As our heroes and their tech reach the end of their lifetime, Duarte and his new people return with tech far beyond anything anyone has seen. Apparently seeing himself as some sort of Hitler/Jesus hybrid, Duarte sends his armies through the portals to both opress and force the rest of humanity into his authoritarian dictatorship… and also to “save” them. The theme of Persepolis Rising is the old, who are obsolete and broken, vs the new, who are young and fresh. The book has great commentary on the value of experience, the difficulty of fighting an enemy who are several eras ahead of you in technology, and the follies and innocence of youth.
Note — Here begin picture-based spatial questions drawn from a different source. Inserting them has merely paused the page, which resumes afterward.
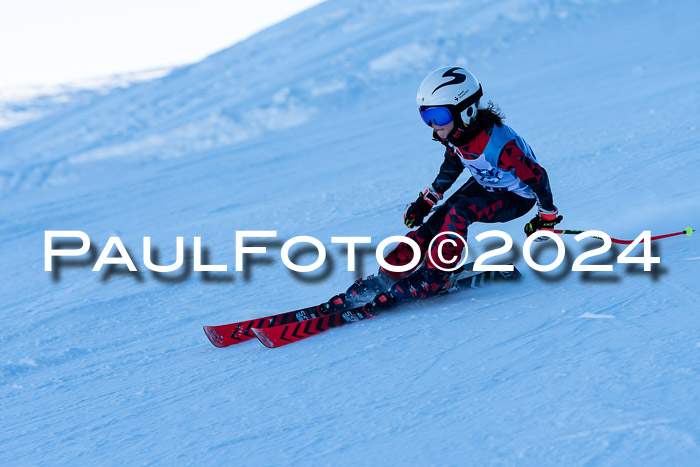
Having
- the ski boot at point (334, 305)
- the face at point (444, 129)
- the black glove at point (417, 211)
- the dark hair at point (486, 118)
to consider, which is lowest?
the ski boot at point (334, 305)

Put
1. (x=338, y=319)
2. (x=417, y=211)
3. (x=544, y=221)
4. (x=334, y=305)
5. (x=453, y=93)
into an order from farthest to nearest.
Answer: (x=417, y=211), (x=334, y=305), (x=338, y=319), (x=544, y=221), (x=453, y=93)

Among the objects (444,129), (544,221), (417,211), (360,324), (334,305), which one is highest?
→ (444,129)

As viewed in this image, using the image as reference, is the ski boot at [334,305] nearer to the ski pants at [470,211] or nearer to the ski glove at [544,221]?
the ski pants at [470,211]

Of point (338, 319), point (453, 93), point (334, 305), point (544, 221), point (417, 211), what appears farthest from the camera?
point (417, 211)

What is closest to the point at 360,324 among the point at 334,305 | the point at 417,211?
the point at 334,305

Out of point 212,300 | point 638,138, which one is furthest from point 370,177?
point 212,300

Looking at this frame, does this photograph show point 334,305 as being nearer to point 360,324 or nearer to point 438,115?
point 360,324

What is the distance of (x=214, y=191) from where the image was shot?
31.2ft

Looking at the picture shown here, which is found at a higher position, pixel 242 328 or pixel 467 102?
pixel 467 102

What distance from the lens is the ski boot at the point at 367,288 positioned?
4059 mm

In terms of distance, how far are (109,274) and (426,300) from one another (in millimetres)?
3335

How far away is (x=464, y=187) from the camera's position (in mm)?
4062

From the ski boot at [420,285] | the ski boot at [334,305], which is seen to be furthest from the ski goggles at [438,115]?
the ski boot at [334,305]

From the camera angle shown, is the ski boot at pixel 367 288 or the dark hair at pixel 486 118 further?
the ski boot at pixel 367 288
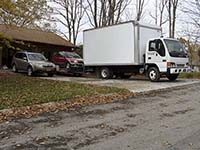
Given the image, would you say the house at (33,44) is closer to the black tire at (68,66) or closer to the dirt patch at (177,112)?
→ the black tire at (68,66)

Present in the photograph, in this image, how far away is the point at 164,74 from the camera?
19.0 meters

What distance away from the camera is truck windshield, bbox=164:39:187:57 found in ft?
61.2

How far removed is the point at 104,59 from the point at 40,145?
628 inches

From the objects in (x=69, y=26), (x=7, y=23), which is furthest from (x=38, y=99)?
(x=69, y=26)

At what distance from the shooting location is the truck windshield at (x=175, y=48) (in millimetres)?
18656

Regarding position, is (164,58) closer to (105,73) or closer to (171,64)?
(171,64)

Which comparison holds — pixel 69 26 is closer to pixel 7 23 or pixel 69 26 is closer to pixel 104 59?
pixel 104 59

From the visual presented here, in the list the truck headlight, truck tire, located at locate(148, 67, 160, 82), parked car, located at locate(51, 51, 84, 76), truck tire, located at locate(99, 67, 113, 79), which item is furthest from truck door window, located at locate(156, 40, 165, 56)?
parked car, located at locate(51, 51, 84, 76)

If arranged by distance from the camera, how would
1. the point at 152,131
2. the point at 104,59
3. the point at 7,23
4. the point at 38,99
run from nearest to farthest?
the point at 152,131, the point at 38,99, the point at 7,23, the point at 104,59

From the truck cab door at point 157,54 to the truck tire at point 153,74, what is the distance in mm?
321

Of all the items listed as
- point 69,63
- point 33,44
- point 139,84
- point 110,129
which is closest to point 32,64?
point 69,63

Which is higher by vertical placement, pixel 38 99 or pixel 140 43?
pixel 140 43

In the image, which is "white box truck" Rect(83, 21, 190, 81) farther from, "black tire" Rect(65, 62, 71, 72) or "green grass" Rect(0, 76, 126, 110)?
"green grass" Rect(0, 76, 126, 110)

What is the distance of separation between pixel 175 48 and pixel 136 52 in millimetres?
2248
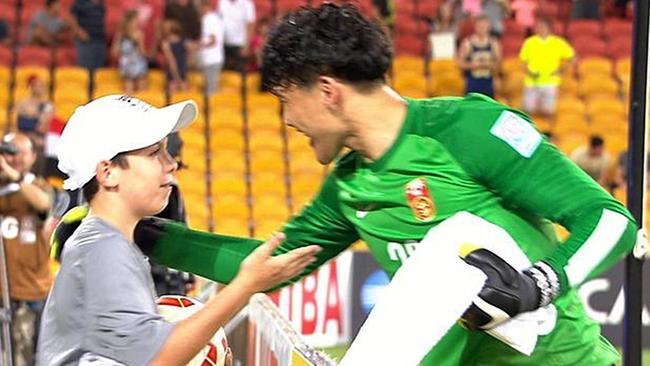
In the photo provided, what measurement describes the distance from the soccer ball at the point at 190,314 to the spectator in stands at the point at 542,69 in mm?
13317

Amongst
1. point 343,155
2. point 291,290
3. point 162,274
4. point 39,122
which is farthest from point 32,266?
point 343,155

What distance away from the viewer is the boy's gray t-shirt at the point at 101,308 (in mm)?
3527

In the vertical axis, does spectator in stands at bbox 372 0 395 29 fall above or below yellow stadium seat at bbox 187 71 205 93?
above

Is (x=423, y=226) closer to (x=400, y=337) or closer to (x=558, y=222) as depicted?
(x=558, y=222)

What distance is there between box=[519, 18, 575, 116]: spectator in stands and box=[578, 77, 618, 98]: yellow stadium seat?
0.75 m

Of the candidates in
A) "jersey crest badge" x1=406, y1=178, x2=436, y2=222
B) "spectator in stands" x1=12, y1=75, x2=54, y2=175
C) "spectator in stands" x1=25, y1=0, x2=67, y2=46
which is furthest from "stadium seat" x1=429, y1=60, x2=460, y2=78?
"jersey crest badge" x1=406, y1=178, x2=436, y2=222

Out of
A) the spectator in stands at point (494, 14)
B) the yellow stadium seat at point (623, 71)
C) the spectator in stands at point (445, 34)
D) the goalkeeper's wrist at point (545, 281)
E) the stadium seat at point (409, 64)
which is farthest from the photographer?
the spectator in stands at point (494, 14)

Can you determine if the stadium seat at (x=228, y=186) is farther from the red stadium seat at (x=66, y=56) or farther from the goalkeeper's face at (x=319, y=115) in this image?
the goalkeeper's face at (x=319, y=115)

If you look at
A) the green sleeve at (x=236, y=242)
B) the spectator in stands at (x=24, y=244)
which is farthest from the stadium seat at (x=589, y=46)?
the green sleeve at (x=236, y=242)

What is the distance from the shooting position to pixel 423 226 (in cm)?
382

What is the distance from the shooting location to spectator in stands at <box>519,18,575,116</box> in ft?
56.3

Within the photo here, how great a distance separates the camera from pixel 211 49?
56.7 ft

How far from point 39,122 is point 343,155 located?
1076 centimetres

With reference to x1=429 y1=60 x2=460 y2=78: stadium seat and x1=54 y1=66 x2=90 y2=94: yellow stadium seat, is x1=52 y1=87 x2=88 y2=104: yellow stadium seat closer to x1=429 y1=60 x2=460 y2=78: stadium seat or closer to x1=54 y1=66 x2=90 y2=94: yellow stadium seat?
x1=54 y1=66 x2=90 y2=94: yellow stadium seat
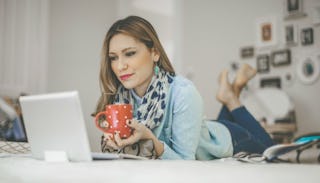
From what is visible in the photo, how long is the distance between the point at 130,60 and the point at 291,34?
171 centimetres

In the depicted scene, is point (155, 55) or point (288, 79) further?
point (288, 79)

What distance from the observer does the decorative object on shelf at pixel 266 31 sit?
2322 mm

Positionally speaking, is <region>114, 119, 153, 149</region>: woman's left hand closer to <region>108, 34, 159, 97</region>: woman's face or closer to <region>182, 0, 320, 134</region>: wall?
<region>108, 34, 159, 97</region>: woman's face

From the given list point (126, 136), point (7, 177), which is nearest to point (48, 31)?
point (126, 136)

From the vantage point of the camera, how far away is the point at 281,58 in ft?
7.48

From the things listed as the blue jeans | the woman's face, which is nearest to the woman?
the woman's face

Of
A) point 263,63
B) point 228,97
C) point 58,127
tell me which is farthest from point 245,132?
point 263,63

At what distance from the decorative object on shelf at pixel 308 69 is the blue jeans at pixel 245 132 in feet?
3.00

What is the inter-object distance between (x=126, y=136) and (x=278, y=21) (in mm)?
1873

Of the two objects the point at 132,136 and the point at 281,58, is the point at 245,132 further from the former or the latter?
the point at 281,58

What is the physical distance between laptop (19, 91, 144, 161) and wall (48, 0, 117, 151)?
1.00ft

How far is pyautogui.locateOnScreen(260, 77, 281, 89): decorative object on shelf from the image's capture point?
89.1 inches

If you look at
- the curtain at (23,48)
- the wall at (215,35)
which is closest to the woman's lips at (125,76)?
the curtain at (23,48)

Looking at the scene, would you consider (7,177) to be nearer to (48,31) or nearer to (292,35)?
(48,31)
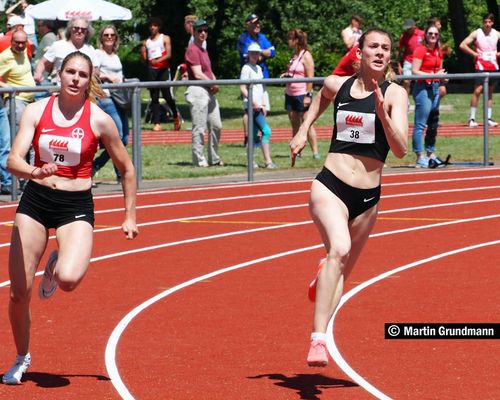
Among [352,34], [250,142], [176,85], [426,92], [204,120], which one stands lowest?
[250,142]

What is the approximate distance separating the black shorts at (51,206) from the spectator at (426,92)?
40.3ft

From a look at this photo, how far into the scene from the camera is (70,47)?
16266 millimetres

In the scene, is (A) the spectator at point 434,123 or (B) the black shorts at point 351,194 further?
(A) the spectator at point 434,123

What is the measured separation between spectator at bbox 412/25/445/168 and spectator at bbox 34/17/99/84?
5221 millimetres

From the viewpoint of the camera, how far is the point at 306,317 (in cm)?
973

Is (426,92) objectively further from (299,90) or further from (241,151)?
(241,151)

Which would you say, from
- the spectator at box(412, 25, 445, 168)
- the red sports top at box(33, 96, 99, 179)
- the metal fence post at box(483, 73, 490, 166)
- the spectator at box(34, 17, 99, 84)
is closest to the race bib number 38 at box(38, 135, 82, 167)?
the red sports top at box(33, 96, 99, 179)

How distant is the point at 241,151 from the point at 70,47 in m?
3.49

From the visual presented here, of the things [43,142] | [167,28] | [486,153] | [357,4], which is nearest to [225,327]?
[43,142]

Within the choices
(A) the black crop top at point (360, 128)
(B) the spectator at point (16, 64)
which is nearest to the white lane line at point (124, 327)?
(A) the black crop top at point (360, 128)

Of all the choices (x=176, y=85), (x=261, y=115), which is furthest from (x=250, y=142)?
(x=176, y=85)

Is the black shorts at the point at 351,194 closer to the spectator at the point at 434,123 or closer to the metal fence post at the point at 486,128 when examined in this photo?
the spectator at the point at 434,123

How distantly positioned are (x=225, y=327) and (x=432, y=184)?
364 inches

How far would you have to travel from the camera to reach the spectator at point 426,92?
19.6 metres
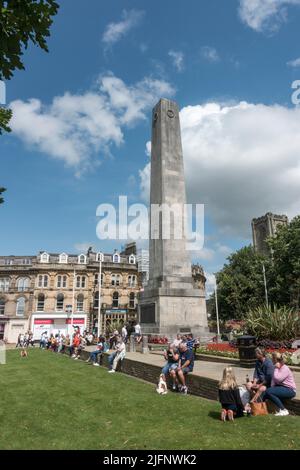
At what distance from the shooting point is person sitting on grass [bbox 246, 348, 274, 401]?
7.77 metres

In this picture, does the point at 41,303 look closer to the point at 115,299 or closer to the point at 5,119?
the point at 115,299

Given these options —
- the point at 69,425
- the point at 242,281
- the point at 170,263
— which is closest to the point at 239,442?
the point at 69,425

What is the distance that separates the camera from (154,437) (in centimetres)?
646

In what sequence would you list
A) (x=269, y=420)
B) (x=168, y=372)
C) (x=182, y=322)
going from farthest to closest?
(x=182, y=322), (x=168, y=372), (x=269, y=420)

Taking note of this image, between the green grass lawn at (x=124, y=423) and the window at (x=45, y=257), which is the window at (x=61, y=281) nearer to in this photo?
the window at (x=45, y=257)

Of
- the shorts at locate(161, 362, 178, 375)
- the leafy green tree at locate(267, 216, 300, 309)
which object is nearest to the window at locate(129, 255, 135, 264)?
the leafy green tree at locate(267, 216, 300, 309)

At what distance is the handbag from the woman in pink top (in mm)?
190

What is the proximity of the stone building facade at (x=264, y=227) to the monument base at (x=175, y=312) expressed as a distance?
81432 mm

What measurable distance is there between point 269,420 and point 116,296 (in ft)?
185

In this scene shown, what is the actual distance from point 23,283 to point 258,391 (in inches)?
2238

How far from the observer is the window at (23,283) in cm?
5897

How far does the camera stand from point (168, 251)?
23.3 metres

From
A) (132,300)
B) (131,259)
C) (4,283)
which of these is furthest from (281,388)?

If I am being honest, this book felt a little weird on the heels of Babylon’s Ashes thematically. Thirty years is a HUGE time gap, more than the total amount of time taken up by all six other books. Most of the book follows Holden and his Crew on Medina station, trying to sabotage the Laconian occupation through basically terrorism – to mixed results. Since one of the morals of the last two expanse books was that terrorism is bad, I felt myself very conflicted. I suspect that this inverse of ideas was intentional, but this is the first Expanse book that did not feel like a fluid and natural follow up to the previous. In addition to this, Persepolis Rising felt more like the set up for the final Expanse trio of books, than a self contained story like its predecessors. Duarte seems to be the final villain of The Expanse (though I will not be surprised if he is killed and something worse shows up for the finale), and this book is basically his introduction.

The disconnect between Babylon’s Ashes and the lack of a fully contained story place Persepolis Rising on the lower end of my Expanse book rating. It doesn’t quite have the same power or punch as its siblings. That being said, it is also an Expanse book and will definitely be in my top books of 2018. Go check it out as soon as possible and welcome our new Laconian overlords.